Bone-marrow transplantation usually requires that the recipient's own bone marrow be destroyed (myeloablation). Prior to the administration of new cells (engraftment), patients may go for several weeks without appreciable numbers of white blood cells to help fight infection. This puts a patient at high risk of infections, sepsis, and septic shock, despite prophylactic antibiotics. However, antiviral medications, such as acyclovir and valacyclovir, are quite effective in prevention of HSCT-related outbreak of herpetic infection in seropositive patients.^[35] The immunosuppressive agents employed in allogeneic transplants for the prevention or treatment of graft-versus-host disease further increase the risk of opportunistic infection. Immunosuppressive drugs are given for a minimum of 6 months after a transplantation, or much longer if required for the treatment of graft-versus-host disease. Transplant patients lose their acquired immunity, for example immunity to childhood diseases such as measles or polio. So, transplant patients must be retreated with childhood vaccines once they are off immunosuppressive medications.
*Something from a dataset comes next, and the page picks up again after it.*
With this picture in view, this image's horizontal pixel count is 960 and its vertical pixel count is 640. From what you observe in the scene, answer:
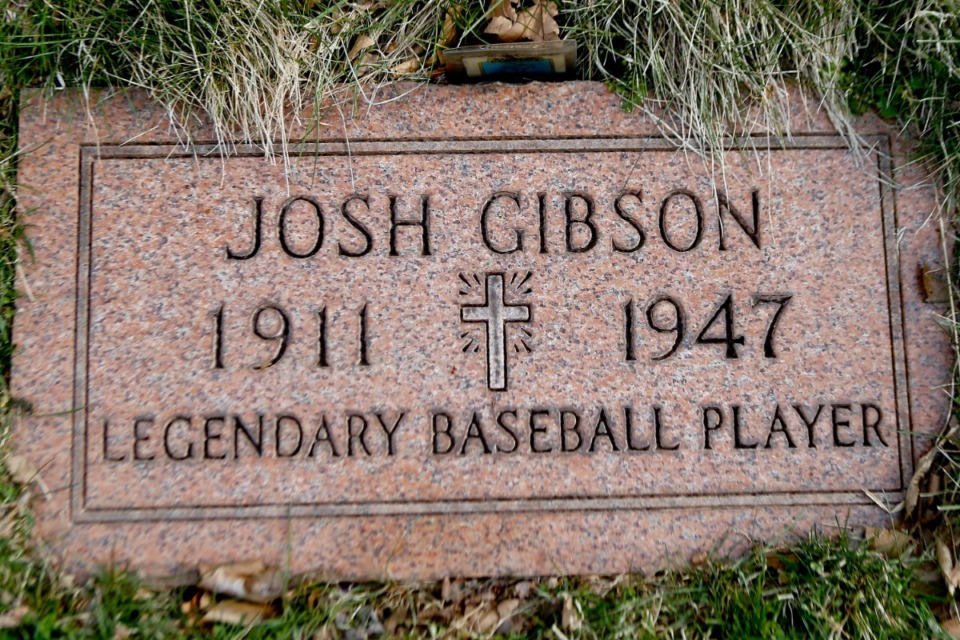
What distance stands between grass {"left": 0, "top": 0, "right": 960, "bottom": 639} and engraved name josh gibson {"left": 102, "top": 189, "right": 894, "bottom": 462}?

Veno-occlusive disease[edit]

Severe liver injury can result from hepatic veno-occlusive disease (VOD), newly termed sinusoidal obstruction syndrome (SOS).^[36] Elevated levels of bilirubin, hepatomegaly, and fluid retention are clinical hallmarks of this condition. The appreciation of the generalized cellular injury and obstruction in hepatic vein sinuses is now greater. Severe cases of SOS are associated with a high mortality rate. Anticoagulants or defibrotide may be effective in reducing the severity of VOD but may also increase bleeding complications. Ursodiol has been shown to help prevent VOD, presumably by facilitating the flow of bile.

Mucositis[edit]

The injury of the mucosal lining of the mouth and throat is a common regimen-related toxicity following ablative HSCT regimens. It is usually not life-threatening, but is very painful, and prevents eating and drinking. Mucositis is treated with pain medications plus intravenous infusions to prevent dehydration and malnutrition.

Hemorrhagic cystitis[edit]

The mucosal lining of the bladder could also be involved in about 5% of children undergoing HSCT. This causes hematuria (blood in urine), frequent urination, abdominal pain, and thrombocytopenia.^[37]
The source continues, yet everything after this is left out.